In 2003, Rowe filed a lawsuit alleging that the MWBE Program violated the Equal Protection Clause. The United States District Court for the Eastern District of North Carolina found the MWBE Program to be constitutional although it distributes benefits and burdens based on race and sex, and although it was implemented and administered in an unconstitutional manner for several years. See the case summary here. H.B. Rowe, represented by PLF attorneys, appealed.
When the government discriminates and gives preferences on the basis of race, that action must be subjected to strict scrutiny, meaning the government's program must be narrowly tailored to further a compelling interest. In the context of public contracting, the government may only have a compelling interest in remedying the effects of past or present discrimination. Furthermore, the government must identify that discrimination with some specificity before it may use race-conscious relief.
Because of a lack of evidence of discrimination, the Fourth Circuit did not believe that North Carolina met its burden of proof with respect to Asian Americans, Hispanic Americans, or women. But using a disparity study's analysis of subcontracting dollars, the court found that disparities existed for businesses owned by African Americans and Native Americans. Based on these disparities and the results of interviews of minority subcontractors reported in the disparity study (no subcontractor testified at the underlying trial), the court concluded that North Carolina was justified in requiring prime contractors to grant preferences on public highway subcontracts to businesses owned by African Americans and Native Americans.

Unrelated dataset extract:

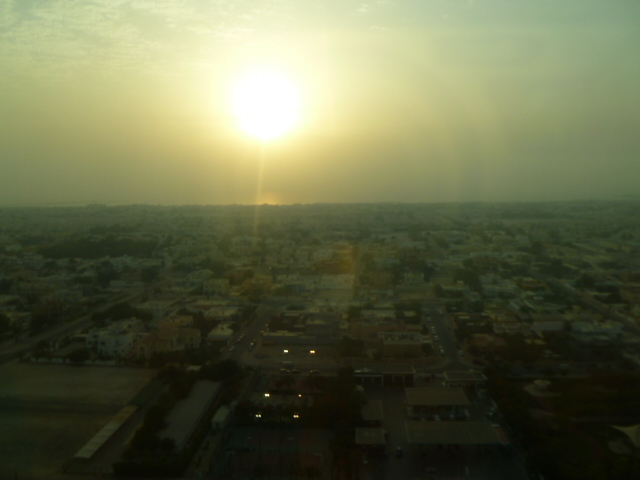 Watching the sun set into the hazy horizon of the Arabian Gulf, from the club lounge room at the Towers Rotana.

The court's analysis regarding African American and Native American subcontractors is disappointing in several respects. First, the court relied upon statistics from an admittedly flawed disparity study to prove intentional discrimination. In addition to many methodological defects, the disparity study did not factor out through regression analysis important non-discriminatory factors - such as the size and experience of firms - that may have accounted for the disparity on public highway contracts. So the study could not have proven that the disparities were the result of discrimination.
Second, since no witness at the underlying trial testified as to any instance of discrimination, the court relied upon a section of the disparity study that reported on telephone interviews and a few segregated round table discussions in an attempt to bolster the questionable statistics. However, the state conceded that none of this anecdotal information was ever verified.
While there are many other deficiencies in the disparity study that were not mentioned in the court's opinion, the bottom line is that North Carolina cannot require its prime contractors on highway contracts to grant preferences based on race and sex to all minority- and women-owned businesses. In reality, such preferences have been a way of life on NCDOT transportation contracts for over twenty years, and they are likely to continue. The state already has another disparity study, and NCDOT will undoubtedly continue to administer its MWBE Program the same way it has been doing since the program was unconstitutionally implemented in 1989.